What you need to do: Please print every line below word for word, but leave the pictures out.
──────── Data
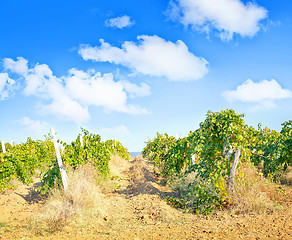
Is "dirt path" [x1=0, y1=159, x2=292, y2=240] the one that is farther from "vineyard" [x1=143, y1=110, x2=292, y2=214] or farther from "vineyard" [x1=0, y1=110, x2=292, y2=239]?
"vineyard" [x1=143, y1=110, x2=292, y2=214]

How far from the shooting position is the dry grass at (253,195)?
17.3 ft

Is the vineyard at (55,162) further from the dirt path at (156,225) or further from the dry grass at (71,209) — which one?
the dirt path at (156,225)

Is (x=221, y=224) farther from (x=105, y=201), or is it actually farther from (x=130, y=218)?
(x=105, y=201)

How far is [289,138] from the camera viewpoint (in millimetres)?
8047

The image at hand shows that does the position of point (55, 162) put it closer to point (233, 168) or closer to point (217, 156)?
point (217, 156)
────────────────
Task response:
Is "dirt path" [x1=0, y1=159, x2=292, y2=240] the one that is farther from "vineyard" [x1=143, y1=110, x2=292, y2=214] or farther from "vineyard" [x1=0, y1=110, x2=292, y2=239]?
"vineyard" [x1=143, y1=110, x2=292, y2=214]

How far from the shooting position is the dry grass at (253,195)?
17.3 ft

Is the vineyard at (55,162) further from the dirt path at (156,225) or further from the dry grass at (71,209) — which one?
the dirt path at (156,225)

Is (x=221, y=224) farther from (x=105, y=201), or is it actually farther from (x=130, y=218)?
(x=105, y=201)

How far is [289,138] from the camera viewpoint (in millimetres)?
8047

The image at hand shows that does the position of point (55, 162) put it closer to point (233, 168) or closer to point (217, 156)?
point (217, 156)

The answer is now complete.